Antes de que este pudiera contraatacar con patadas o golpes, DeCorso extendió el brazo hacia la radio despertador y arrancó la clavija de la pared. Fuera de sí, bajó la contundente caja de plástico con fuerza sobre la mejilla de Cottle y siguió atizándole una y otra vez como un martillo pilón hasta que la radio quedó reducida a trozos de plástico y placas de circuitos, y la cara de Cottle, a un amasijo de sangre y huesos rotos. El chico gemía y maldecía entre secreciones.

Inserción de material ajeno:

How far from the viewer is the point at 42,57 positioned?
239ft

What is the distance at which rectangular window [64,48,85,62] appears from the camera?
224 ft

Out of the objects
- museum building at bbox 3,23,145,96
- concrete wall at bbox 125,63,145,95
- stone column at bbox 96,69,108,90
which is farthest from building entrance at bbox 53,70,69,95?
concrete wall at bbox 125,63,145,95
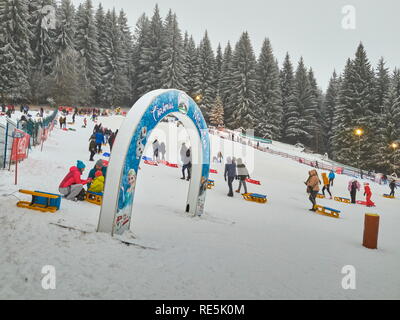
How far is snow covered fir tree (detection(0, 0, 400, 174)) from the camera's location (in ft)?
144

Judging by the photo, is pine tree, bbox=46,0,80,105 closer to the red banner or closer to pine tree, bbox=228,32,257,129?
pine tree, bbox=228,32,257,129

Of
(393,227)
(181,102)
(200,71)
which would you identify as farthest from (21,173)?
(200,71)

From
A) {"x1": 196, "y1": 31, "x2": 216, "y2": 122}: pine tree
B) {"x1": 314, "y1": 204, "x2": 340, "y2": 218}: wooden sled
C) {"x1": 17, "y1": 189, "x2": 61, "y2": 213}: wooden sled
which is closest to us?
{"x1": 17, "y1": 189, "x2": 61, "y2": 213}: wooden sled

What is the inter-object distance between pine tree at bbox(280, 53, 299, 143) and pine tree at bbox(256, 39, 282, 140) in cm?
210

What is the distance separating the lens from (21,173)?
10.1 meters

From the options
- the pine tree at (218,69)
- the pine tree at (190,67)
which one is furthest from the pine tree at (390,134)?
the pine tree at (190,67)

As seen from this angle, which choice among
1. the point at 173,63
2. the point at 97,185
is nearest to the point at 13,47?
the point at 173,63

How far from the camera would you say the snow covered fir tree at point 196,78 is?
43.8m

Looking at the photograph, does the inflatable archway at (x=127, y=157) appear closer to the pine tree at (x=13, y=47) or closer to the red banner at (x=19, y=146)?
the red banner at (x=19, y=146)

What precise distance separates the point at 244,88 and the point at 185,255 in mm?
50912

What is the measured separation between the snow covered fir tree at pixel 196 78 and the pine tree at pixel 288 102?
20cm

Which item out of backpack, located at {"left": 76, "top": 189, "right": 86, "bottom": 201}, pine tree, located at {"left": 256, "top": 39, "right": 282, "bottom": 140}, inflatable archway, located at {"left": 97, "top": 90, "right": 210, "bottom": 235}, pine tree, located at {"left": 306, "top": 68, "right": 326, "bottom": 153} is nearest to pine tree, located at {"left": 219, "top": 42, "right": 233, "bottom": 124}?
pine tree, located at {"left": 256, "top": 39, "right": 282, "bottom": 140}
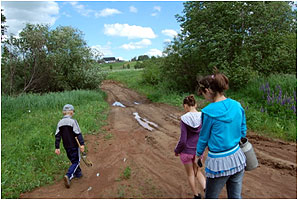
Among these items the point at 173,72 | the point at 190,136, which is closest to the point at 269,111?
the point at 190,136

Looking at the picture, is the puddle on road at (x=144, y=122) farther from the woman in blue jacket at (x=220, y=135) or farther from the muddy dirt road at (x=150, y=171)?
the woman in blue jacket at (x=220, y=135)

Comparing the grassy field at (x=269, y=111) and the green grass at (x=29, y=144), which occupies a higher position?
the grassy field at (x=269, y=111)

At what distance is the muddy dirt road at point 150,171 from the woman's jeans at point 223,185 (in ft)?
4.53

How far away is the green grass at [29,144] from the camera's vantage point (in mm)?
4520

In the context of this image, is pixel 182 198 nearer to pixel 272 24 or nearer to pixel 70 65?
pixel 272 24

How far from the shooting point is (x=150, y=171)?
484cm

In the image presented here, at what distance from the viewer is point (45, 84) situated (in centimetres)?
1647

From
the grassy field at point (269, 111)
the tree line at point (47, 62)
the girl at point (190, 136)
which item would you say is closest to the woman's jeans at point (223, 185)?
the girl at point (190, 136)

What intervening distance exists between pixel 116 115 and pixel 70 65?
8.59 meters

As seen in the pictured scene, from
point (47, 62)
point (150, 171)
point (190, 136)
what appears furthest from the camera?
point (47, 62)

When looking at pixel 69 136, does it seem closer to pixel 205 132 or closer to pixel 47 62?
pixel 205 132

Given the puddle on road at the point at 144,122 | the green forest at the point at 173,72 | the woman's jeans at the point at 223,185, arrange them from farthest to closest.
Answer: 1. the puddle on road at the point at 144,122
2. the green forest at the point at 173,72
3. the woman's jeans at the point at 223,185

DeCorso cayó de rodillas y torció el tronco para coger la navaja.
¿Dónde estaba?
Entonces la vio, destellando hacia él en la mano de Cottle. La hoja atravesó su abrigo y se quedó enganchada a la tela durante el tiempo suficiente para que DeCorso aferrase el antebrazo de Cottle con las dos manos y le partiese el hueso contra su rodilla.
El alarido salvaje de Cottle hizo que DeCorso perdiera el control. De repente, sus años de entrenamiento y disciplina se desmoronaron como un puente que una crecida arranca de sus pilares. La navaja estaba ahora en su mano y, sin un segundo de reflexión consciente, DeCorso se agachó, rajó el lado derecho del cuello ya ensangrentado del hombre, seccionando limpiamente la arteria carótida y se dejó caer hacia atrás para evitar el chorro de sangre.

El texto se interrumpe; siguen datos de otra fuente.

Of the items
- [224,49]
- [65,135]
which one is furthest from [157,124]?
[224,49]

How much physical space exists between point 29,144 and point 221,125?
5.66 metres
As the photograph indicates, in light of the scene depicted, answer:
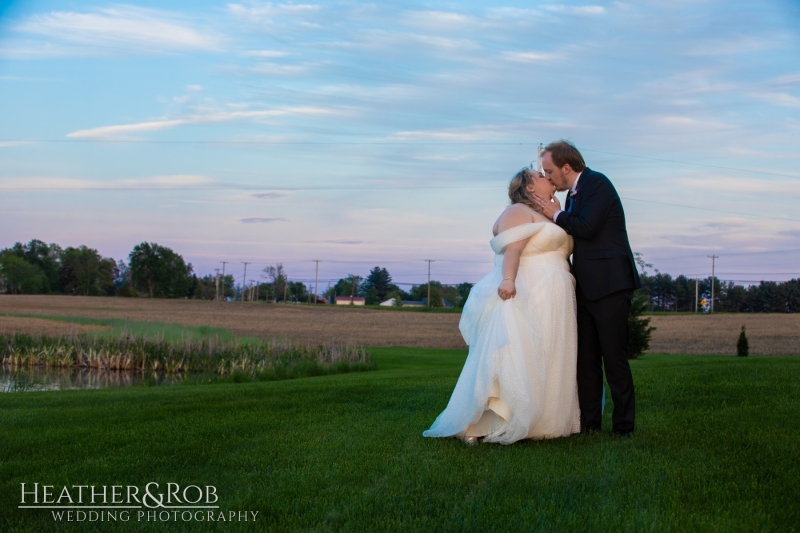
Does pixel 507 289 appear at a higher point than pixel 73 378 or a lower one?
higher

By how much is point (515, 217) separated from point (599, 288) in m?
0.97

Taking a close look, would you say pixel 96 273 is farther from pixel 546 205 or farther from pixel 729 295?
pixel 546 205

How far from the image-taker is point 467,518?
4129mm

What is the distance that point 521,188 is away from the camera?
702 centimetres

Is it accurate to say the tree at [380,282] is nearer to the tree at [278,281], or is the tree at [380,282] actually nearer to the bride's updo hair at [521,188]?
the tree at [278,281]

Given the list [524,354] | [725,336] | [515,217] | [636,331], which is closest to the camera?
[524,354]

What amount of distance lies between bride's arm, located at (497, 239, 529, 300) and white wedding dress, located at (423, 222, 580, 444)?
0.05 meters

Se quedó sentado, jadeando e intentando recuperar el aliento mientras miraba cómo Cottle moría desangrado.
Cuando logró recobrar la calma, cogió la cartera y el pasaporte de Cottle, y, para despistar, revolvió y dispersó el contenido de su maleta. Encontró el papel con la dirección de Piper y se lo guardó en el bolsillo.
Se marchó, con la respiración agitada.
La prensa hablaría del suceso durante dos días, antes de que los periodistas de la edición metropolitana perdieran el interés. Un hombre de negocios joven y extranjero había sido la desdichada víctima de un robo con violencia en un hotel.
Una tragedia, pero eran cosas que pasaban en la gran ciudad.
Will ni siquiera se fijó en la noticia. Tenía otras cosas en la cabeza.
En Londres, empezaron a saltar las alarmas cuando el siempre fiable Cottle no hizo su segunda llamada. El oficial al mando se preocupó lo bastante para llamar al móvil de Cottle, pero no obtuvo respuesta. Aunque era noche cerrada, en el edificio del Servicio Secreto de Inteligencia en Vauxhall Cross las luces siempre estaban encendidas. El jefe de la sección de Cottle en el SIS le pidió a un ayudante que telefoneara al Grand Hyatt para comprobar que se hubiese registrado.
Un recepcionista subió a la habitación de Cottle, aporreó la puerta y al entrar se encontró con una escena dantesca.